━━━ Lesetext ━━━

# Polygone und deren Löcher



## TSlaughter (7. Jan 2004)

Moin!

Ich weiß nich ganz ob das hier ins Thema rein gehört aber ich versuche es ma!
Ich suche in Java eine Möglichkeit um festzustellen wie rum sich ein Polygon dreht und wie ich ein Polygon mit
Loch zeichnen kann.
Es soll quasi im Idealfall ein Donut rauskommen (Ring mit Loch)
Das ganze soll allerdings 2 Dimensional bleiben.

  ___
 / _    \
| /  \   |
||    |  |  also irgenwie so
| \_/  /
 \___/

gibt es dafür irgenwo im Netz ein gutes anschauliches Tut?


TSlaughter


----------



## mariopetr (7. Jan 2004)

was verstehst du unter "wie rum es sich dreht"? ansonsten (das mit dem loch) kann man ueber java.awt.Shape und java.awt.geom.PathIterator handlen (wenn es schnell gehen muss mit java.awt.Polygon, dann hat man aber irgendwo einen strich zuviel)


----------



## TSlaughter (7. Jan 2004)

Danke für die schnelle Antwort!

Anfangen tut alles in einem Shapefile, welches ich auslese.
In diesem Shapefile sind Multipartpolygone enthalten(Polygone mit mehreren Ringen wobei einige Ringe Löcher darstellen). So nun hab ich alle Punkte der Ringe, und deren Anzahl und alles was man sonst noch brauch.

━━━ Dateneinträge ━━━

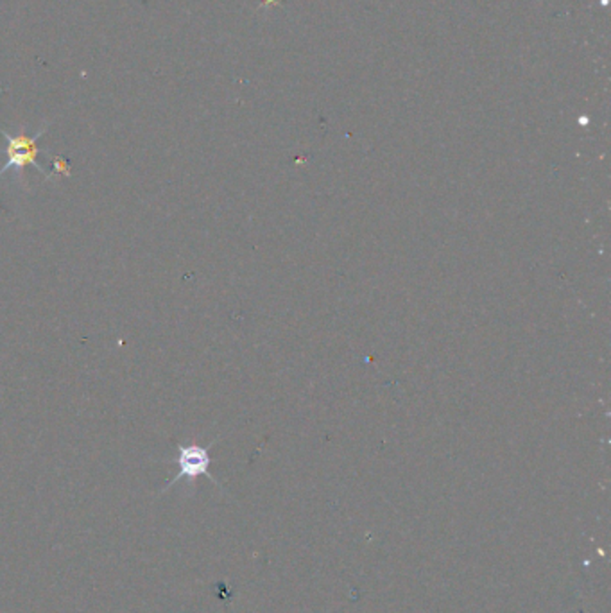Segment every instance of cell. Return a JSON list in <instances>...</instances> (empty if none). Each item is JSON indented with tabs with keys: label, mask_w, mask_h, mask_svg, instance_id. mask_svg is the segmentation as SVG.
Here are the masks:
<instances>
[{
	"label": "cell",
	"mask_w": 611,
	"mask_h": 613,
	"mask_svg": "<svg viewBox=\"0 0 611 613\" xmlns=\"http://www.w3.org/2000/svg\"><path fill=\"white\" fill-rule=\"evenodd\" d=\"M47 128L49 124L42 126L35 135H25V133L11 135V133H8L6 129L0 128V135L4 136L6 142H8V148H6V156H8V160H6L4 165L0 167V176L6 174V172L9 171L22 172L28 165H32L36 171L51 178L52 174H49V172L45 171L38 162H36V156H38V140L43 133L47 131Z\"/></svg>",
	"instance_id": "1"
},
{
	"label": "cell",
	"mask_w": 611,
	"mask_h": 613,
	"mask_svg": "<svg viewBox=\"0 0 611 613\" xmlns=\"http://www.w3.org/2000/svg\"><path fill=\"white\" fill-rule=\"evenodd\" d=\"M54 167L58 169V171L61 172V174L71 176V169H68V163H66L65 160L61 158V156H56V158H54Z\"/></svg>",
	"instance_id": "3"
},
{
	"label": "cell",
	"mask_w": 611,
	"mask_h": 613,
	"mask_svg": "<svg viewBox=\"0 0 611 613\" xmlns=\"http://www.w3.org/2000/svg\"><path fill=\"white\" fill-rule=\"evenodd\" d=\"M212 445H214V441H212L210 445H207V446L198 445V443H190V445H181V443H178V456H176L178 474H176L174 477H172L171 481L167 482V486L164 488V492H167V489L172 488L176 482L183 481V479H188V481H195V479L201 477V475H205V477H208V479H212L214 482H217L210 474V465H212L210 446Z\"/></svg>",
	"instance_id": "2"
}]
</instances>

━━━

_Aufgabe A:_ Zitieren Sie aus dem Forenthread zu Polygonen mit Löchern wörtlich den Abschnitt von „Ich suche in“ bis einschließlich „(Ring mit Loch)“.
_Aufgabe B:_ Führen Sie den Forenthread zu Polygonen mit Löchern im Anschluss an seinen letzten Satz weiter.

_Lösung A:_
Ich suche in Java eine Möglichkeit um festzustellen wie rum sich ein Polygon dreht und wie ich ein Polygon mit
Loch zeichnen kann.
Es soll quasi im Idealfall ein Donut rauskommen (Ring mit Loch)

_Lösung B:_
Das Problem ist , dass das Loch ein separater Ring ist und somit nicht so ohne weiteres direkt als Loch erkennbar ist. Lediglich die Drehrichtung lässt darauf schließen ob der Ring ein Loch oder ein weiterer Ring außerhalb der anderen Ringe ist. Die Drehrichtung ist lediglich die Richtung in der das Polygon gezeichnet wird (Uhrzeigersinn). Ob linksrum oder rechtsrum (da ja im Idealfall ein Kreis ähnliches gebilde). 

Deine Idee mit PathIterator und Shape ist glaub ich ein guter Weg nur weiß ich nich wirklich wie ich das machen soll

TSlaughter


----------



## mariopetr (7. Jan 2004)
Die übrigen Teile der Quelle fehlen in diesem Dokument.